Department of Cell Biology and Genetics, School of Basic Medical Sciences, Shenzhen University Health Science Center, Shenzhen 518060, China.
Epigenomics and Computational Biology Lab, Virginia Bioinformatics Institute, Virginia Tech, Blacksburg, VA 24060, USA.
Bioinformatics. 2017 Sep 1;33(17):2631-2641. doi: 10.1093/bioinformatics/btx294.
In genome-wide rate comparison studies, there is a big challenge for effective identification of an appropriate number of significant features objectively, since traditional statistical comparisons without multi-testing correction can generate a large number of false positives while multi-testing correction tremendously decreases the statistic power.
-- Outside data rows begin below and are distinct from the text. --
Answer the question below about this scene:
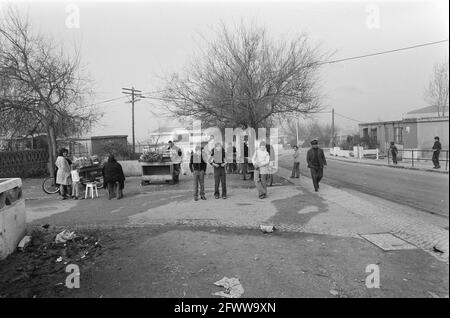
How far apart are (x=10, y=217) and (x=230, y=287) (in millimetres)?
3866

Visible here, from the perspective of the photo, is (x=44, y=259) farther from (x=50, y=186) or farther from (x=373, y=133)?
(x=373, y=133)

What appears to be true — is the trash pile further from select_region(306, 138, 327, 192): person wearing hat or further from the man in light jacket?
select_region(306, 138, 327, 192): person wearing hat

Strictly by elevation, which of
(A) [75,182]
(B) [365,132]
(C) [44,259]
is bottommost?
(C) [44,259]

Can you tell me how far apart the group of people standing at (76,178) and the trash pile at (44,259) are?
4.17 metres

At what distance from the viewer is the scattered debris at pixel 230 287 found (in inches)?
152

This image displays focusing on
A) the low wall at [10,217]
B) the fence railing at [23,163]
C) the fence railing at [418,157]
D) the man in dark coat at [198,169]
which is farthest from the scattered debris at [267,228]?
the fence railing at [418,157]

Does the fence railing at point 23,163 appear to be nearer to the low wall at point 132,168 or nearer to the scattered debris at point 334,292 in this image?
the low wall at point 132,168

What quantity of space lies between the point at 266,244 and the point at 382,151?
3283 centimetres

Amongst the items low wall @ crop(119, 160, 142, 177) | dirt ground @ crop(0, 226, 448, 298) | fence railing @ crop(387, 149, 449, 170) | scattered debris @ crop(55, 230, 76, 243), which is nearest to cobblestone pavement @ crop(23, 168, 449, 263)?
dirt ground @ crop(0, 226, 448, 298)

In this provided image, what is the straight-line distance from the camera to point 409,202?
9.57 metres

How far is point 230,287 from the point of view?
403cm

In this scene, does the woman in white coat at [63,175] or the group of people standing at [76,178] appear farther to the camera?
the woman in white coat at [63,175]

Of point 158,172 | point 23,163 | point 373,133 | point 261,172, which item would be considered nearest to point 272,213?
point 261,172
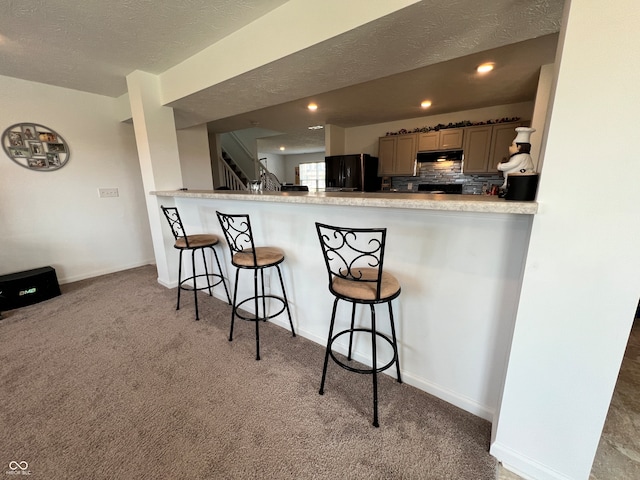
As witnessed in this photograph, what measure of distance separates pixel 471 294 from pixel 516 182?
59cm

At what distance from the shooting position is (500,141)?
3.83 metres

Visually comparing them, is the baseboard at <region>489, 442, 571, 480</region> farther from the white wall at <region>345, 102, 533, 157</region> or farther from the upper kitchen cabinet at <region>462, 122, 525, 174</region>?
the white wall at <region>345, 102, 533, 157</region>

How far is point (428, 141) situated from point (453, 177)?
757mm

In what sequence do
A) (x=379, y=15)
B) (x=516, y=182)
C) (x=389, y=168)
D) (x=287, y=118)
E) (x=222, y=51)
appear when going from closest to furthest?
(x=516, y=182), (x=379, y=15), (x=222, y=51), (x=287, y=118), (x=389, y=168)

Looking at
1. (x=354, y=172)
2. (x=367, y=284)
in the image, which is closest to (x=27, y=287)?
(x=367, y=284)

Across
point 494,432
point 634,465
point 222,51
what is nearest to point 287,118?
point 222,51

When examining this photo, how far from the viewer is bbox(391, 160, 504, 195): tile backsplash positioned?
428 centimetres

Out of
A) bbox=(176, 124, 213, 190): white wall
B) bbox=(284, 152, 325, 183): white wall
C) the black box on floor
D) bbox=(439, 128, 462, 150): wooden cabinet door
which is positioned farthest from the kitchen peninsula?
bbox=(284, 152, 325, 183): white wall

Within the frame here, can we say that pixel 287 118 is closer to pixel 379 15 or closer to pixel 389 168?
pixel 389 168

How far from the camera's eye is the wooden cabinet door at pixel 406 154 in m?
4.64

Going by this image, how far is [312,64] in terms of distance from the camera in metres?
1.80

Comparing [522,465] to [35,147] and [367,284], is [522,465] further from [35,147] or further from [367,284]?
[35,147]

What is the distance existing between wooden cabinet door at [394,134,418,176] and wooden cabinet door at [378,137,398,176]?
8 cm

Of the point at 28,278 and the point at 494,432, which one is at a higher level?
the point at 28,278
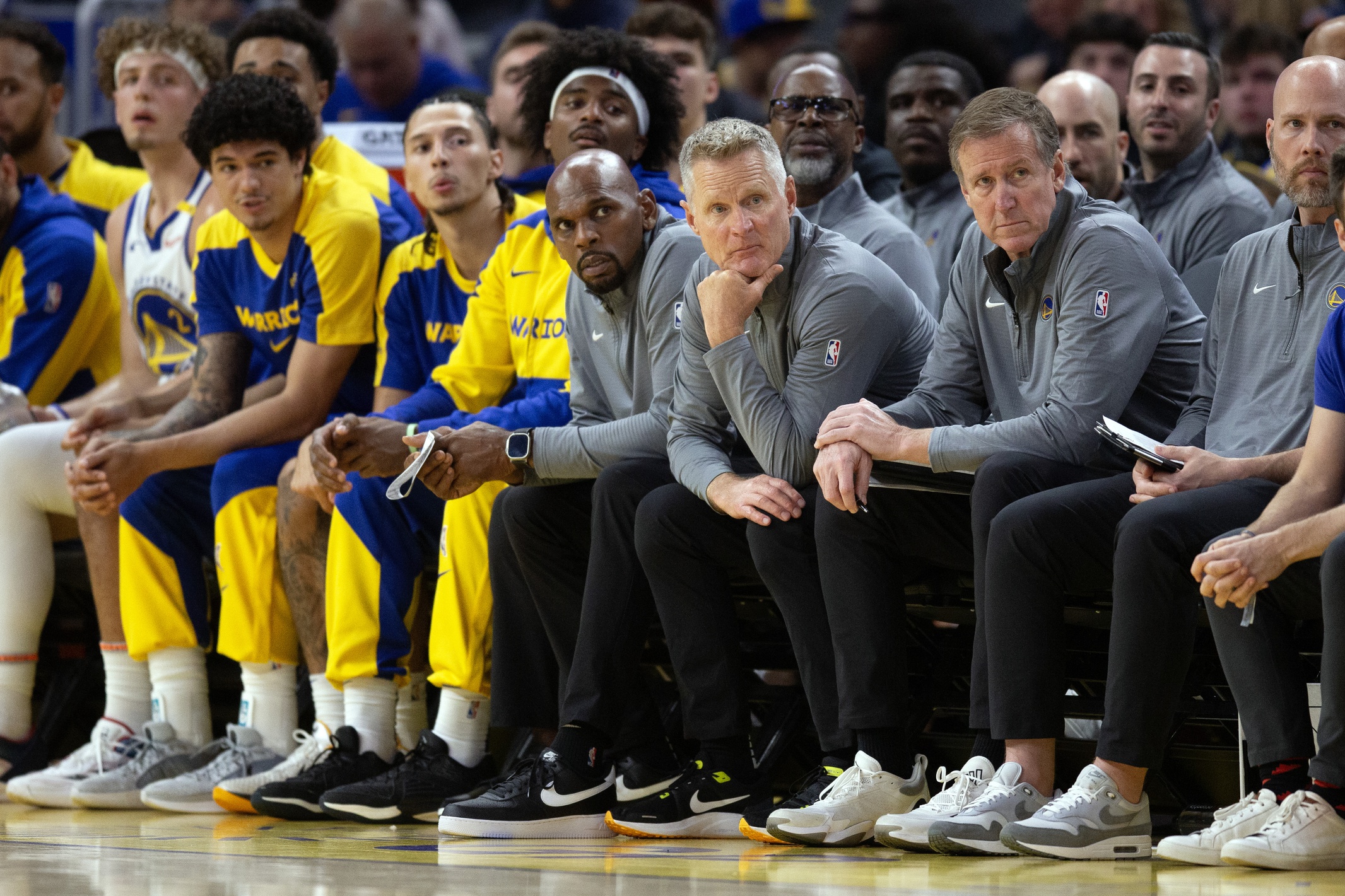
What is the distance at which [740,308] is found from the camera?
153 inches

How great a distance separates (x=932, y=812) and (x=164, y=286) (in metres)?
3.63

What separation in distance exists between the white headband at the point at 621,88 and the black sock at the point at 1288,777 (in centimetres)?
292

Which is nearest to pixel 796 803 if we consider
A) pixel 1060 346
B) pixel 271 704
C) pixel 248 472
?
pixel 1060 346

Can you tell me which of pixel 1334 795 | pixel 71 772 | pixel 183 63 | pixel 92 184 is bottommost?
pixel 71 772

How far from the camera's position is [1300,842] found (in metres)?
3.00

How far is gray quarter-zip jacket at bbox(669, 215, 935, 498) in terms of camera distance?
3.86 m

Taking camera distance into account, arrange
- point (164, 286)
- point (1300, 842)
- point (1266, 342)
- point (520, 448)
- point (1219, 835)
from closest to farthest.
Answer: point (1300, 842) → point (1219, 835) → point (1266, 342) → point (520, 448) → point (164, 286)

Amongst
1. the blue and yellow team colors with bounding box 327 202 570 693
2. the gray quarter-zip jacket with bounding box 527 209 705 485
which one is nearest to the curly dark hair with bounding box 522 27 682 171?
the blue and yellow team colors with bounding box 327 202 570 693

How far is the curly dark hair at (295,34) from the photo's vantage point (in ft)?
20.0

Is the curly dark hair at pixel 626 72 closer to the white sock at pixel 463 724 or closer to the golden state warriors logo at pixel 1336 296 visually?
the white sock at pixel 463 724

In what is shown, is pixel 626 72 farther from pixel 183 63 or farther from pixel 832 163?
pixel 183 63

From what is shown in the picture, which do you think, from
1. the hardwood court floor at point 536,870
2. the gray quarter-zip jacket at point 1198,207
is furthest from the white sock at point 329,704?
the gray quarter-zip jacket at point 1198,207

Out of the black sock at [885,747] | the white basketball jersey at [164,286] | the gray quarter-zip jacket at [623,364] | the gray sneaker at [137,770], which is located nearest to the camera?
the black sock at [885,747]

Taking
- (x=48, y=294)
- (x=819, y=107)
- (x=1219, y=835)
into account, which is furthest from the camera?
(x=48, y=294)
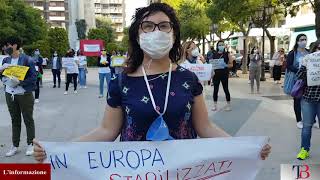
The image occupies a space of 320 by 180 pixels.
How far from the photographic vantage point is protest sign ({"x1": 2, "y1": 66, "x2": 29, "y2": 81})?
7594 millimetres

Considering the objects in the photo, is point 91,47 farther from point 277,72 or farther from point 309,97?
Answer: point 309,97

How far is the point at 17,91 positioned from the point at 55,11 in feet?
463

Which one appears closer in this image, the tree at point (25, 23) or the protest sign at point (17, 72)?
the protest sign at point (17, 72)

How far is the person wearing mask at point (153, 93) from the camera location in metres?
2.82

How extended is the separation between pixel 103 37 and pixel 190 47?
154ft

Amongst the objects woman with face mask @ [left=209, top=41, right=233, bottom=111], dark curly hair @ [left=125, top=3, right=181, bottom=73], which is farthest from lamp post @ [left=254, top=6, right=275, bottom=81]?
dark curly hair @ [left=125, top=3, right=181, bottom=73]

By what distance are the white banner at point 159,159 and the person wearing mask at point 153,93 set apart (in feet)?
0.21

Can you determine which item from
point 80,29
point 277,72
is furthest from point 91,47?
point 277,72

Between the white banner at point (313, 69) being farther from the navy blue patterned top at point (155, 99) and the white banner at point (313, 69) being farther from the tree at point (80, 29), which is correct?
the tree at point (80, 29)

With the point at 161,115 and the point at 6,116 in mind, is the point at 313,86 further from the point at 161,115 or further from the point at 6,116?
the point at 6,116

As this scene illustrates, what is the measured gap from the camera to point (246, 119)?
36.3 feet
In this study, we proposed a new exact test based on the translation of rate comparison to two binomial distributions. With modeling and real datasets, the exact binomial test (EBT) showed an advantage in balancing the statistical precision and power, by providing an appropriate size of significant features for further studies. Both correlation analysis and bootstrapping tests demonstrated that EBT is as robust as the typical rate-comparison methods, e.g. χ 2 test, Fisher's exact test and Binomial test. Performance comparison among machine learning models with features identified by different statistical tests further demonstrated the advantage of EBT. The new test was also applied to analyze the genome-wide somatic gene mutation rate difference between lung adenocarcinoma (LUAD) and lung squamous cell carcinoma (LUSC), two main lung cancer subtypes and a list of new markers were identified that could be lineage-specifically associated with carcinogenesis of LUAD and LUSC, respectively. Interestingly, three cilia genes were found selectively with high mutation rates in LUSC, possibly implying the importance of cilia dysfunction in the carcinogenesis.
An R package implementing EBT could be downloaded from the website freely: http://www.szu-bioinf.org/EBT .
Supplementary data are available at Bioinformatics online.
在全基因组速率比较研究中,有效识别适当数量的显著特征是一个巨大的挑战,因为传统的统计比较如果没有多重检验校正,可能会产生大量的假阳性,而多重检验校正则会极大地降低统计功效。
在这项研究中,我们提出了一种新的基于速率比较到两个二项分布的翻译的精确检验。通过建模和真实数据集,精确二项式检验(EBT)在平衡统计精度和功效方面具有优势,为进一步的研究提供了适当数量的显著特征。相关性分析和自举检验都表明,EBT 与典型的速率比较方法(如卡方检验、Fisher 精确检验和二项式检验)一样稳健。用不同统计检验方法识别特征的机器学习模型的性能比较进一步证明了 EBT 的优势。该新检验还应用于分析肺腺癌(LUAD)和肺鳞状细胞癌(LUSC)两种主要肺癌亚型之间全基因组体细胞基因突变率的差异,鉴定出了一系列新的标记物,这些标记物可能分别与 LUAD 和 LUSC 的癌变具有谱系特异性相关。有趣的是,在 LUSC 中发现了三个纤毛基因,其突变率选择性地较高,这可能意味着纤毛功能障碍在癌变中的重要性。
可从网站免费下载实现 EBT 的 R 包:http://www.szu-bioinf.org/EBT。
补充数据可在《生物信息学》在线获取。